▸ **PERINTAH A**
Menurut kutipan berita tentang UU ITE, apa yang mungkin menjadi penyebab penggunaan UU ITE tidak terlalu masif dalam setahun terakhir? Jelaskan dalam satu sampai tiga kalimat.
▸ **PERINTAH B**
Teruskan kutipan berita tentang penggunaan UU ITE seusai Pilpres, dimulai setelah kalimat terakhirnya.

===== KUTIPAN HALAMAN =====

Pengamat Hukum Unri: Penggunaan UU ITE Tidak Lagi Masif Usai Kontestasi Pilpres Mengendur

Pengamat Hukum Unri: Penggunaan UU ITE Tidak Lagi Masif Usai Kontestasi Pilpres Mengendur

17 Agustus 2021
Dr Erdianto Effendi/Net

Dr Erdianto Effendi/Net

RIAU1.COM - Penegakan hukum kita tengah jadi sorotan. Banyak pihak yang menuding hukum digunakan untuk kepentingan politik dengan kata lain para politisi memanfaatkan hukum untuk kepentingannya. 

Seperti itu dikatakan pakar hukum pidana Universitas Riau (Unri) Dr Erdianto Effendi menilai keberadaan hukum dewasa ini di momentum hari kemerdekaan Republik Indonesia yang ke 76, terutama penggunaan Undang Undang Informasi dan Transaksi Elektronik (UU ITE) yang sempat marak dua tahun yang lalu.

"Khusus penggunaan UU ITE, saya melihat setahun terakhir tidak terlalu massif, mungkin disebabkan tensi politik pasca pertarungan politik pasca PIlpres sudah mulai mengendur," katanya pada Riau24.com grup, Selasa 17 Agustus 2021.

===== BAHAN =====

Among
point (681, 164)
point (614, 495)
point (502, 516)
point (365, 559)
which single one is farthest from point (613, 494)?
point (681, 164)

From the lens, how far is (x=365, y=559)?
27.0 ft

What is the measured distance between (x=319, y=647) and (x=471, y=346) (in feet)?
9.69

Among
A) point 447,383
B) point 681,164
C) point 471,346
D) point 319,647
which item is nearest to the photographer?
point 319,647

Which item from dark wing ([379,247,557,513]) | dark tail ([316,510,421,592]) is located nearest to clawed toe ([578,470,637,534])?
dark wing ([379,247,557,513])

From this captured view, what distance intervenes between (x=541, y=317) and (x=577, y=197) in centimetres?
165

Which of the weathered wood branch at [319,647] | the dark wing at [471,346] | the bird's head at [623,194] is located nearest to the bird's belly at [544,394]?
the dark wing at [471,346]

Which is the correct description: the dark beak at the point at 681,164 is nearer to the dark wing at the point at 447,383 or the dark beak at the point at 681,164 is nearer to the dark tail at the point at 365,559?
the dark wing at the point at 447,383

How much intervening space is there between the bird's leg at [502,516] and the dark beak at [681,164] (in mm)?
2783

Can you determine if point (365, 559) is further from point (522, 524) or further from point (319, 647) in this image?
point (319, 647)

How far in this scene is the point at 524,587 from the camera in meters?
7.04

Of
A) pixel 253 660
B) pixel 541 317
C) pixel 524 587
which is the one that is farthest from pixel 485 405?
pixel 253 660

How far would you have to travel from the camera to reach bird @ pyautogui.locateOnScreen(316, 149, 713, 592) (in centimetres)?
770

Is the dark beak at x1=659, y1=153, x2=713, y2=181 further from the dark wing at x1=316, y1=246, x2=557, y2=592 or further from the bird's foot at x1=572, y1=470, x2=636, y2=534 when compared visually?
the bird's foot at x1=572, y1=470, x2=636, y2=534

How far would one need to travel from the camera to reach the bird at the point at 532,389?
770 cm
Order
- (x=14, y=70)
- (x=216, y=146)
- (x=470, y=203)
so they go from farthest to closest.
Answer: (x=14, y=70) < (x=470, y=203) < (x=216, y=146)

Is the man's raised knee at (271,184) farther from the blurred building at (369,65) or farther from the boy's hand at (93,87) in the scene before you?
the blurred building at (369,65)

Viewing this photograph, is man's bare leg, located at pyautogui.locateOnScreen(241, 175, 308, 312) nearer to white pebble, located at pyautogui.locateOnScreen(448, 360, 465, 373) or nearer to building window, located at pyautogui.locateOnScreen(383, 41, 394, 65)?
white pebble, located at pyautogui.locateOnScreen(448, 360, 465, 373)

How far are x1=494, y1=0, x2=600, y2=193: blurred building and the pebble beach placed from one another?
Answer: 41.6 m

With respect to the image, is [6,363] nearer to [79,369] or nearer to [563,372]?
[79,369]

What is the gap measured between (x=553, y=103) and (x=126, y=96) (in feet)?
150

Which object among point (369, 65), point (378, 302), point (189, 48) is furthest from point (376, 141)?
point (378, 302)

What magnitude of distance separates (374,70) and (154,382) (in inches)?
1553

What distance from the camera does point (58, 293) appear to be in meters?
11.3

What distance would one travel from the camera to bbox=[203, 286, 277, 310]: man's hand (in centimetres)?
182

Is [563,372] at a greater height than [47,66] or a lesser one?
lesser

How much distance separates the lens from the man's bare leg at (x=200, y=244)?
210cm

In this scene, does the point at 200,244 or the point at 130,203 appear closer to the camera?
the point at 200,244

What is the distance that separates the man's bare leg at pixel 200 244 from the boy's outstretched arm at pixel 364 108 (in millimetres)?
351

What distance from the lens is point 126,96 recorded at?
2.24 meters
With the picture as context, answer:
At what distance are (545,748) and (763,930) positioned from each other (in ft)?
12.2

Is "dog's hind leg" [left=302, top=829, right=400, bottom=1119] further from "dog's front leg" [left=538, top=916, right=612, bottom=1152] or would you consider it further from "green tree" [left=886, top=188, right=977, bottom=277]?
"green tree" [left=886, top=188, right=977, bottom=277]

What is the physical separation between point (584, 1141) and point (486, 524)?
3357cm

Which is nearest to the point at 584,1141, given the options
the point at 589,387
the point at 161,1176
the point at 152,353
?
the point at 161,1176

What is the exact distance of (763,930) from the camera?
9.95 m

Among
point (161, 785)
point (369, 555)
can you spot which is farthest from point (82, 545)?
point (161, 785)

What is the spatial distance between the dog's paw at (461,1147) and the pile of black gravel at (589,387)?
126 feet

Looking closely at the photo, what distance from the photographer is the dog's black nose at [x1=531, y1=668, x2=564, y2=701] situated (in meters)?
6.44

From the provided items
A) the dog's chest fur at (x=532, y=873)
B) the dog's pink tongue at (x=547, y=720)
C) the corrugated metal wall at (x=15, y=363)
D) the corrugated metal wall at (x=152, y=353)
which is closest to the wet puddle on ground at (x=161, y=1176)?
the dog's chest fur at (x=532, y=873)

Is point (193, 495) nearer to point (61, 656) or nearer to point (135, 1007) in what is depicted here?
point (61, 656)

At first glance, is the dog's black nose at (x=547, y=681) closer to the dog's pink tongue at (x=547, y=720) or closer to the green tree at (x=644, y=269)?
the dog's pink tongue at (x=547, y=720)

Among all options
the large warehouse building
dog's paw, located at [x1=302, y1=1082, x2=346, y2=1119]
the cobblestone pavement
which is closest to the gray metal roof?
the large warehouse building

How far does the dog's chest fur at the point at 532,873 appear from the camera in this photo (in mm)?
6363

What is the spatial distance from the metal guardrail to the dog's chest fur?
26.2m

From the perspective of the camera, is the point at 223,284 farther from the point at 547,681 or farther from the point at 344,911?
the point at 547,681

=====

▸ **HASIL A**
Dr Erdianto Effendi menilai penggunaan UU ITE dalam setahun terakhir tidak terlalu masif. Menurutnya, hal itu mungkin disebabkan oleh tensi politik pasca pertarungan Pilpres yang sudah mulai mengendur.

▸ **HASIL B**
Di Riau dan Kepulauan Riau, yang mana dia mengaku sering diminta keterangan sebagai ahli hukum pidana, untuk kasus-kasus delik dengan menggunakan ITE lebih didominasi soal pribadi, bukan lagi soal yang berkaitan dengan SARA. 

"Isu SARA sepertinya marak pada saat ada hajatan politik, khususnya tingkat nasional yang kadang juga jadi pertarungan ideologi," ujarnya.

Di tahun ini, sambung dia, keluar Surat Keputusan Bersama Menkominfo, Kapolri dan Jaksa Agung tentang Pedoman Pemberlakuan UU ITE yang sifatnya sangat positif memberi tafsir yang menyempit atas delik-delik yang ada dalam UU ITE. 

"Misalnya bukan sebuah delik pidana jika konten berupa penghinaan yang kategorinya cacian, ejekan, dan/atau kata-kata tidak pantas. Juga tidak dapat dianggap delik jika kontennya berupa penilaian, pendapat, hasil evaluasi atau sebuah kenyataan," paparnya.

Ini, menurut Dr Erdianto sangat tepat, karena pada prinsipnya kebebasan menyatakan pendapat dijamin konstitusi dan menjadi spirit kemerdekaan. Sementara untuk Pasal 28 ayat (1), fokus pada pasal ini adalah pada perbuatan menyebarkan berita bohong dalam konteks transaksi elektronik seperti transaksi perdagangan daring, dan tidak dapat dikenakan kepada pihak yang melakukan wanprestasi dan/atau mengalami force majeur.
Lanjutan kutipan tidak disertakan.